The trend toward re-shoring manufacturing operations back to American soil from foreign countries is another factor driving increased manufacturing and industrial sector activity in and around Michigan. “Many VCs are narrowly focused on 3D printing, but we see a lot of areas in manufacturing, including robotics, next-gen design and CAD systems and other software applications, that need to be improved when new U.S. facilities are built,” Garrou notes. “Michigan and the Midwest have great strength in these areas.”
A third thematic investment area favored by Mercury Fund revolves around technological breakthroughs in the life sciences and physical sciences coming out of the University of Michigan and other universities. “The core technologies being created at U-M and Michigan State University are world-class, and we don’t see many investment groups, other than a few Michigan funds, focused on these,” Garrou reports. Mercury Fund’s early venture investment in Ambiq Micro, which was spun out of U-M, is poised to pay off. The company is developing a portfolio of ultra-low power semiconductor products that improve battery usage in smart devices. With the proliferation of wearable computing, he predicts it will “make a huge splash” in that area.

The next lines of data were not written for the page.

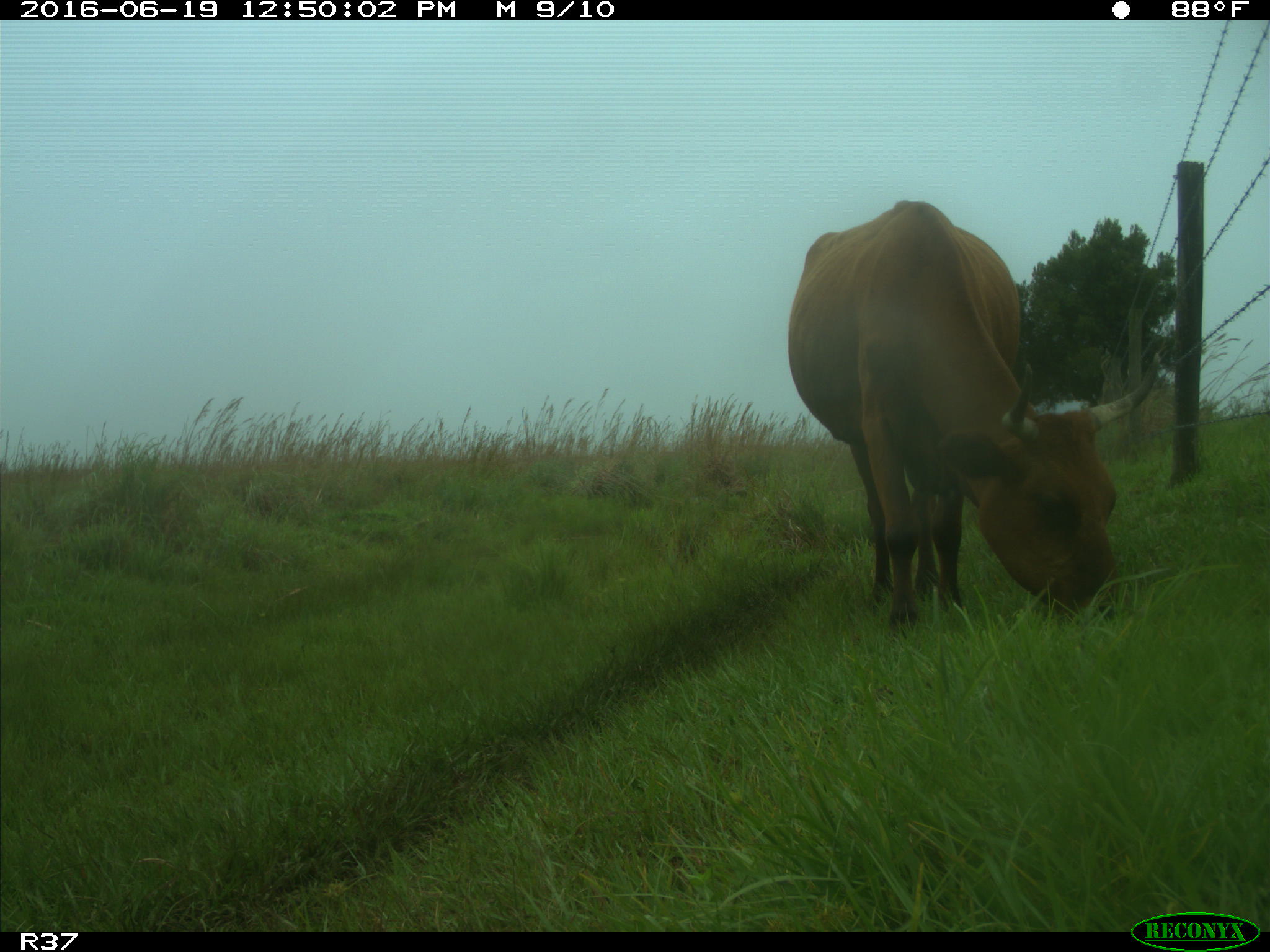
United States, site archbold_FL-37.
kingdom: Animalia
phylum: Chordata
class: Mammalia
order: Artiodactyla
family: Bovidae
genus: Bos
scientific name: Bos taurus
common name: domestic cow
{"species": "Bos taurus (domestic cow)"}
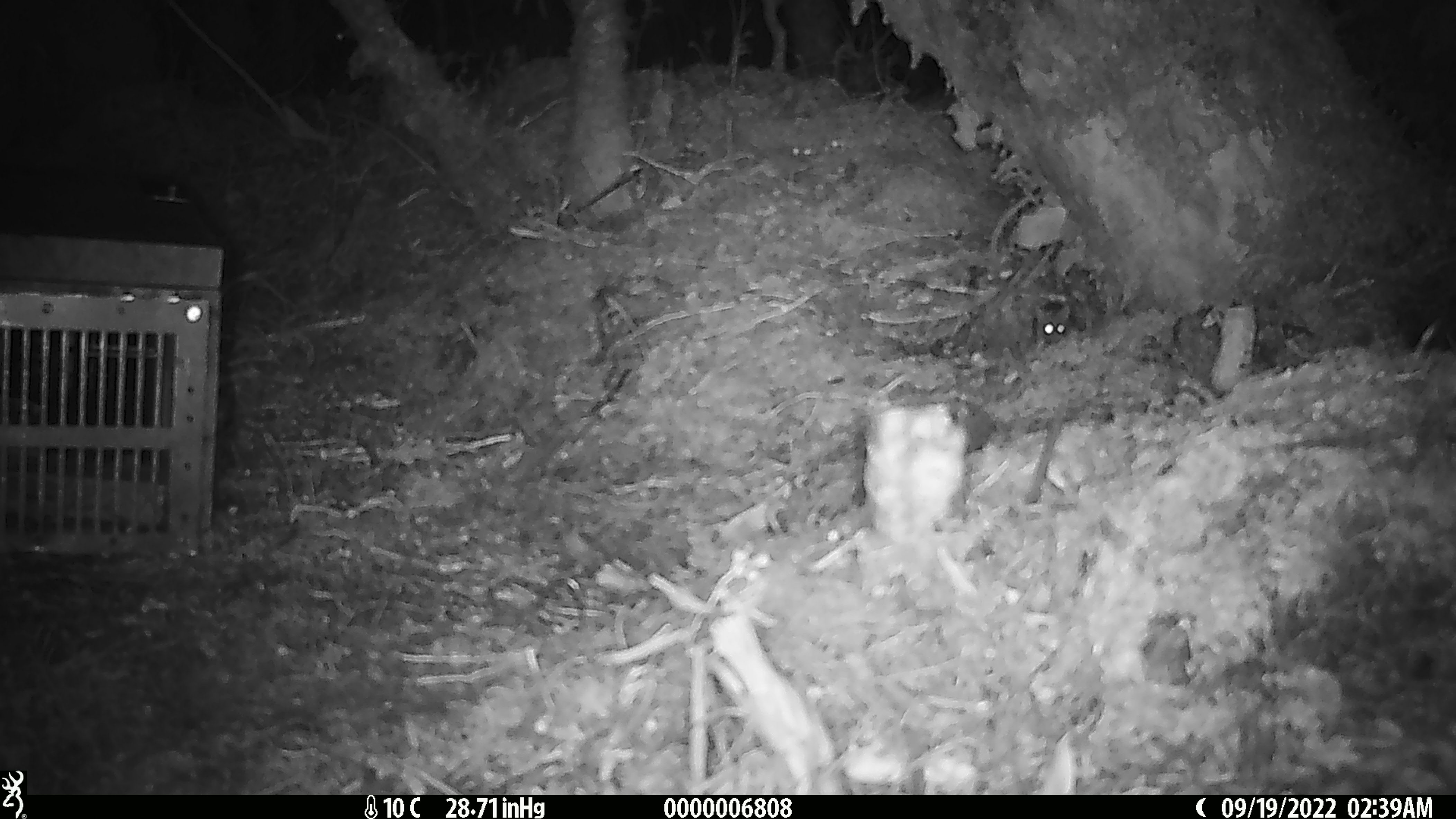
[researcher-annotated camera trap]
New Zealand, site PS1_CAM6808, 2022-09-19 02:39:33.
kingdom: Animalia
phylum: Chordata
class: Mammalia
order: Rodentia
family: Muridae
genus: Mus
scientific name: Mus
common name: mouse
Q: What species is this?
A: Mouse (Mus).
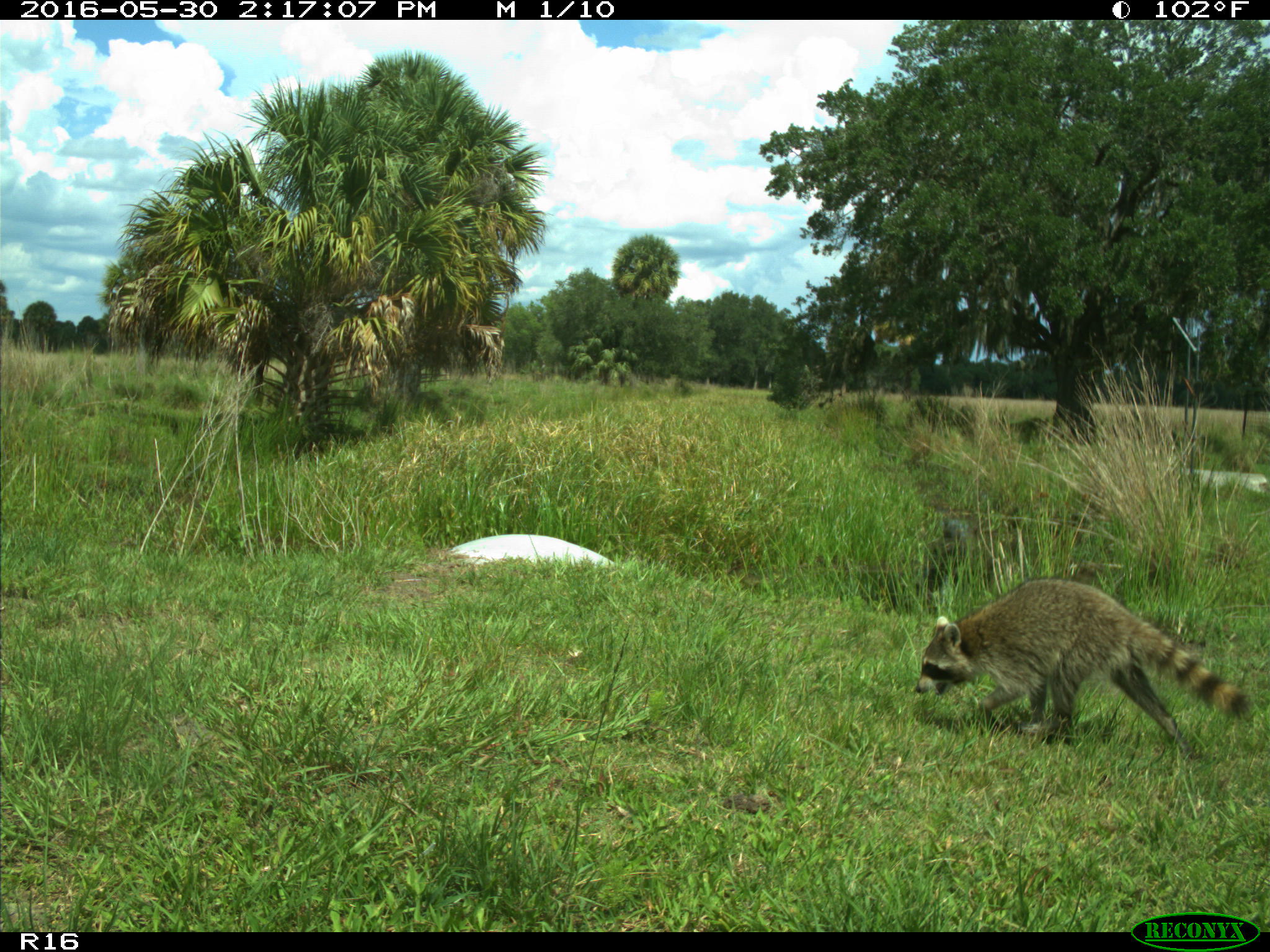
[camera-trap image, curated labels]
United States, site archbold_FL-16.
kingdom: Animalia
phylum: Chordata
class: Mammalia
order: Carnivora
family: Procyonidae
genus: Procyon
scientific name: Procyon lotor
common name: common raccoon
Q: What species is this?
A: Procyon lotor (common raccoon).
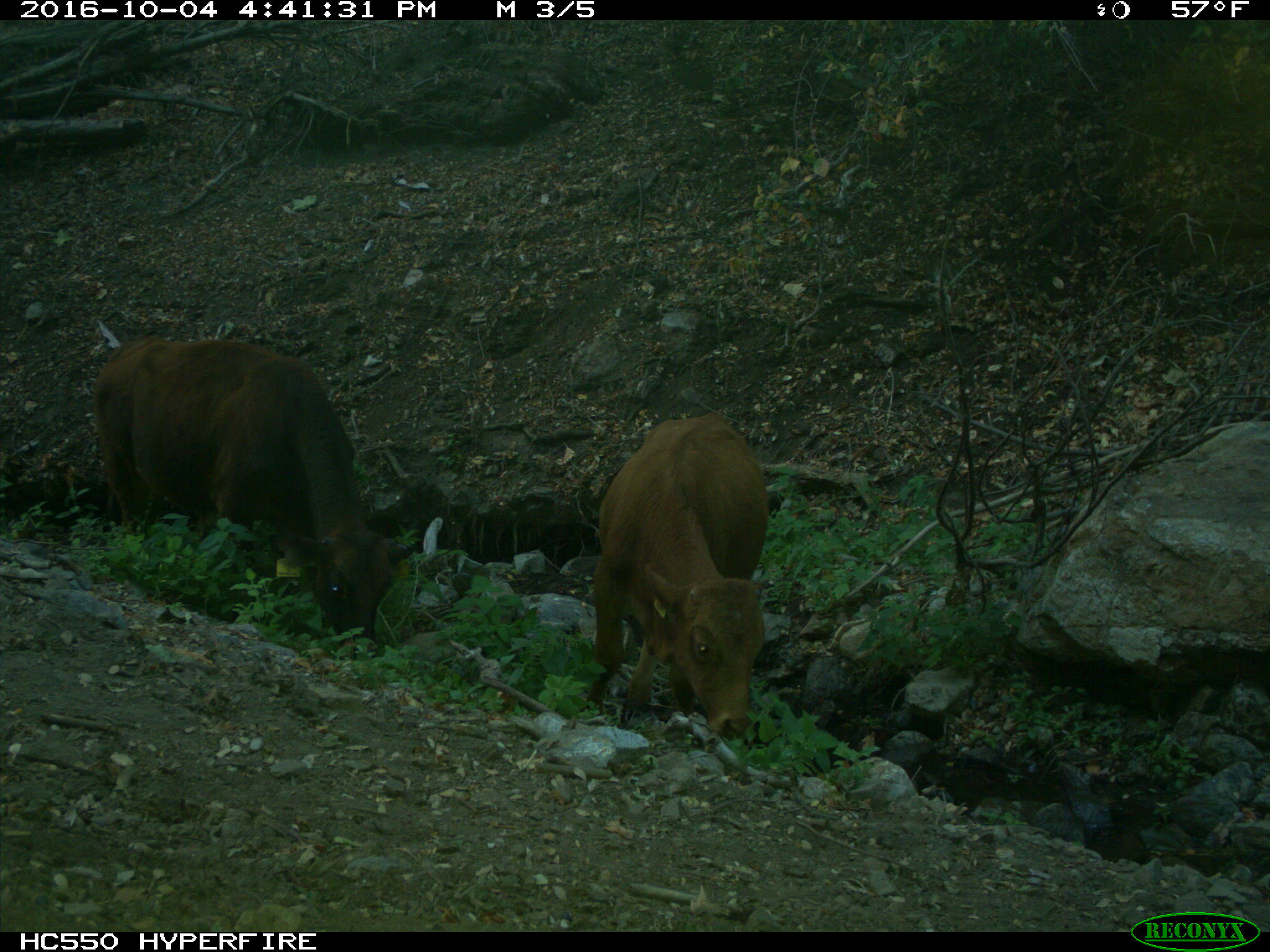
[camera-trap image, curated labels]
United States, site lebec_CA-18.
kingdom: Animalia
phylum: Chordata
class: Mammalia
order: Artiodactyla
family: Bovidae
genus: Bos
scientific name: Bos taurus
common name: domestic cow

At the upcoming Michigan Growth Capital Symposium in June, Garrou will moderate a panel discussion on VC trends in the Midwest. The three participants on the panel will include venture investors who are first-timers at the symposium and have an interest in doing more deals in Michigan. “The goal for all of us is to drive Michigan’s entrepreneurial companies to get a little bigger and gain a little more traction, so they will be able to attract VCs from the coasts and bring additional capital resources to the state,” he says.